Another school funding case is knocking at the U.S. Supreme Court’s door. This case, Espinoza v. Walborn, hales from Montana, where the state’s fledgling school-choice program was killed moments after it left the crib. The Court now has a chance to revive it and land a major victory for educational choice across the country.
Montana’s first school-choice law, passed in 2015, took the form of a tax-credit scholarship program. If a taxpayer donated to an approved scholarship organization, she could claim up to $150 of the donation as a tax credit. The scholarship organizations then dished out scholarships to help parents afford to put their kids through private school.
Then the Montana Department of Revenue gutted it. The Department promulgated a rule that none of that scholarship money could go to religious private schools. This basically killed the program, since the vast majority of private schools in Montana–and in most states–are religious schools.
The Department claimed that the state constitution prohibited the scholarship dollars from going to religious schools because of the state ban on indirect public aid to religious schools. This is an absurd argument. The scholarship funds are privately donated dollars–they never touch a public coffer. The fact that someone can claim a tax credit hardly means that the donation becomes “public funds” because of diverted revenue. Such an argument, extended to its logical conclusion, would mean that all money is the government’s, and when it graciously declines to tax us, that extra money of ours is in fact part of the public fisc.

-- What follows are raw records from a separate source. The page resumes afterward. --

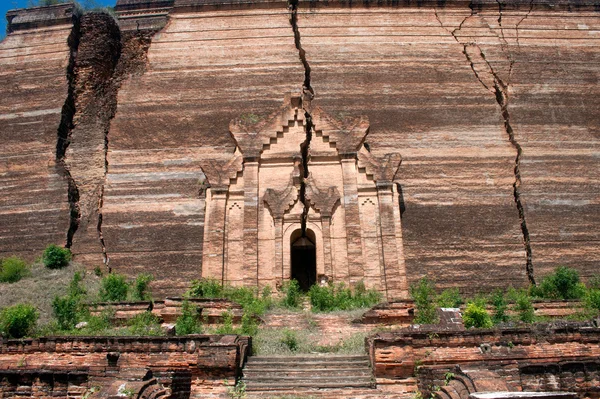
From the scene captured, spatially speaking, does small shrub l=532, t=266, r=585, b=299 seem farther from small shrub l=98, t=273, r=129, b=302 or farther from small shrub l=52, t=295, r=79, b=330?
small shrub l=52, t=295, r=79, b=330

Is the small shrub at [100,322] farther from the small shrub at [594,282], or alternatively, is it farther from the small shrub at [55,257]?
the small shrub at [594,282]

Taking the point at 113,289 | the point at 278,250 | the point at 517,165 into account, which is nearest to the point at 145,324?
the point at 113,289

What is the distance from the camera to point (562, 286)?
14.6 meters

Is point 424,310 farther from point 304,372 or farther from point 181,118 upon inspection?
point 181,118

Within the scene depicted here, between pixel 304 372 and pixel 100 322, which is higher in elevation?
pixel 100 322

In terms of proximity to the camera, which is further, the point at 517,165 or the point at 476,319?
the point at 517,165

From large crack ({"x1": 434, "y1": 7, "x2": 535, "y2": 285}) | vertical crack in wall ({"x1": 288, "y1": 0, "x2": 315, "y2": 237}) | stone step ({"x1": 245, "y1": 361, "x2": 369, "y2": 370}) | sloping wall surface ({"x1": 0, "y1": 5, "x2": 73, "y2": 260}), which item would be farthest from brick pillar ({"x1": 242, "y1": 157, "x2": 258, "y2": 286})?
large crack ({"x1": 434, "y1": 7, "x2": 535, "y2": 285})

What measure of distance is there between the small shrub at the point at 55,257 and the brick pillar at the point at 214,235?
13.7ft

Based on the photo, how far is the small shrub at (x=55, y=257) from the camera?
50.5 feet

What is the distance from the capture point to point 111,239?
16.1 m

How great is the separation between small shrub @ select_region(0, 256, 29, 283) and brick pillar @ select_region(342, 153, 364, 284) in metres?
8.76

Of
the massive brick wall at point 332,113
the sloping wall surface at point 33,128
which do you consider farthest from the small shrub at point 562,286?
the sloping wall surface at point 33,128

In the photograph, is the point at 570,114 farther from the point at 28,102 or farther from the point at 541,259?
the point at 28,102

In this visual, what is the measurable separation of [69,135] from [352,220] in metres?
10.0
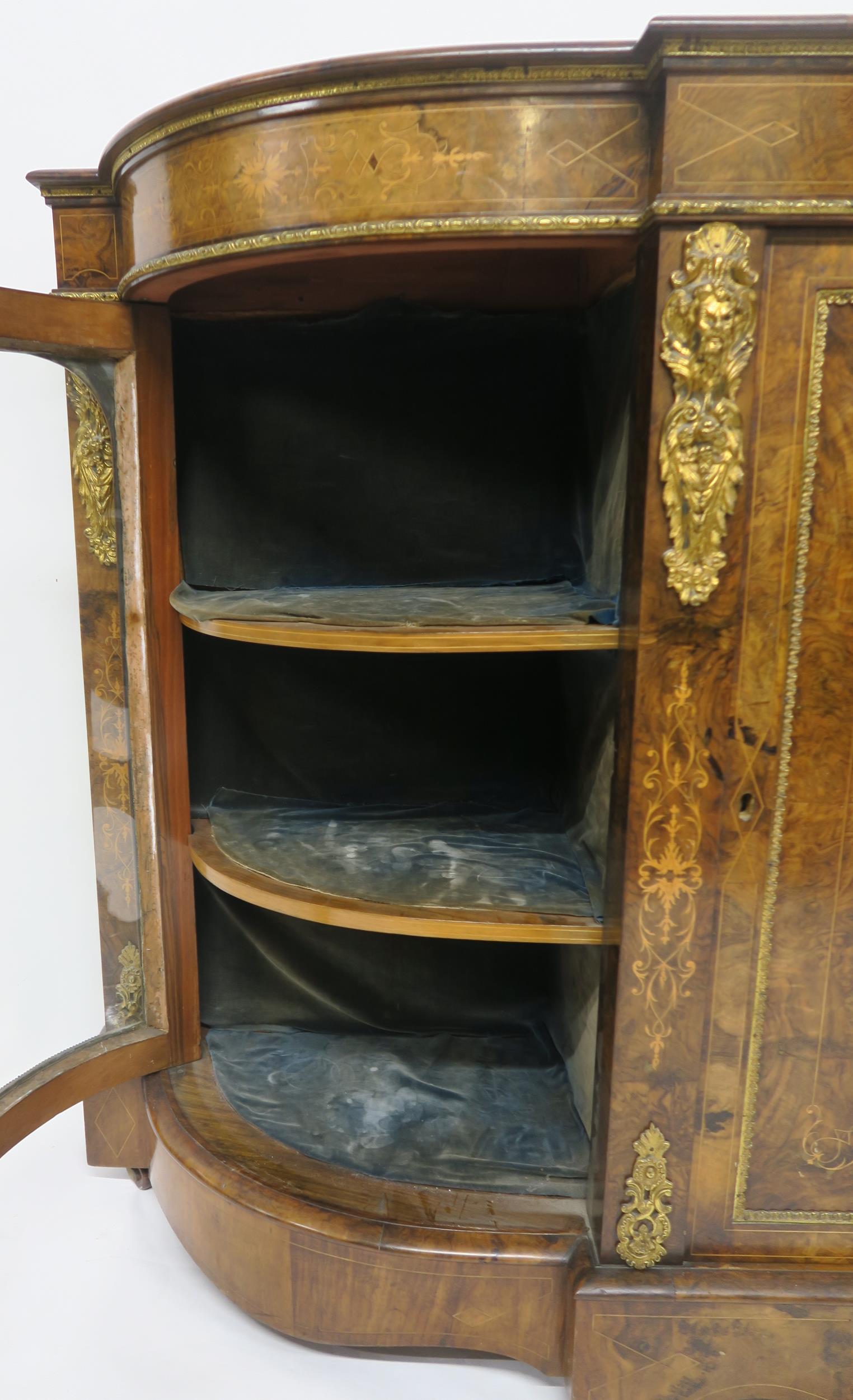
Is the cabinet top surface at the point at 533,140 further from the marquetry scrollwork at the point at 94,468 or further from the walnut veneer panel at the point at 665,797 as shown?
the marquetry scrollwork at the point at 94,468

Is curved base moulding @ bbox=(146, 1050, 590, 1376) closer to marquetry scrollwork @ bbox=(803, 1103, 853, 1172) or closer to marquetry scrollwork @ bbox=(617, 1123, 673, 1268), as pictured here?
marquetry scrollwork @ bbox=(617, 1123, 673, 1268)

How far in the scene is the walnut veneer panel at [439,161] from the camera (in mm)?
1187

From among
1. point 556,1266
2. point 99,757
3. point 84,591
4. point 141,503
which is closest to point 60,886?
point 99,757

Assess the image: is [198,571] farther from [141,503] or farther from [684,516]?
[684,516]

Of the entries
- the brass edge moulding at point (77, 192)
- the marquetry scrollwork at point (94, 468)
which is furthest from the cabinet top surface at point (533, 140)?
the marquetry scrollwork at point (94, 468)

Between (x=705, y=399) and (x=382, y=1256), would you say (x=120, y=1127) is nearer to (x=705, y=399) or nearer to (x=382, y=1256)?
(x=382, y=1256)

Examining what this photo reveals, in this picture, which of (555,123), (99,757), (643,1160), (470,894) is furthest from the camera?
(99,757)

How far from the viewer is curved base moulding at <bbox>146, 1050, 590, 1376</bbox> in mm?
1479

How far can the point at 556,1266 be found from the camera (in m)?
1.46

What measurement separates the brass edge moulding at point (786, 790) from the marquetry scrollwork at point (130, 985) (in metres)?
1.09

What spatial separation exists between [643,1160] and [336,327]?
59.0 inches

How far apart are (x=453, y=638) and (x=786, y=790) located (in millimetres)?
487

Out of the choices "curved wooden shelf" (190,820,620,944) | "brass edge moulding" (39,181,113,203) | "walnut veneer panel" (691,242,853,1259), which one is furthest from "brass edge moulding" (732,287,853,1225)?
"brass edge moulding" (39,181,113,203)

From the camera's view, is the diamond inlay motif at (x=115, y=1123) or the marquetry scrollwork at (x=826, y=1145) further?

Nonetheless, the government prevailed at the Montana Supreme Court. In fact, the Court did the state one better–they just invalidated the whole tax-credit program, even for the few parents who might use a scholarship to send their kids to a secular school.
It’s a terrible blow to parents in Montana trying to find some genuine variety in education. But it also gives the Supreme Court a chance to right a wrong that has been festering in education policy for well over a century. The Supreme Court should hold that barring religious schools from accessing a neutral and generally available funding program violates the Free Exercise Clause and the Equal Protection Clause of the U.S. Constitution.
The portion of Montana’s state constitution that laid the tax-credit program in an early grave is known as a Blaine Amendment, named after 19th-century Congressman James Blaine. In 1875, Blaine proposed a federal constitutional amendment that would, among other things, prohibit states from funding “sectarian” schools with public money. Blaine’s federal amendment failed, but many states passed state-level amendments to the same effect, and Congress managed to make inclusion of such amendments a condition of statehood for new states entering the union.
The history is clear that these amendments are rooted in anti-Catholic bigotry. As the United States transitioned to a public school system, public schools had a distinctly Protestant flavor (often state-endorsed or even state-forced). Catholic migrants therefore began forming and attending private religious schools of their own. The backlash was fierce, and anti-Catholic sentiment often expressed itself in hostility to Catholic schools. James Blaine’s proposed amendment was a key manifestation of this bigotry.
And the bigotry lives on today. Ironically, however, now opponents of genuine choice in education have retrofitted Blaine Amendments as a partisan weapon to combat vouchers, tax credits, and education savings accounts. Montana’s law is only the most recent victim. If the Supreme Court doesn’t grant this case and strike down these state laws rooted in religious bigotry, it won’t be the last.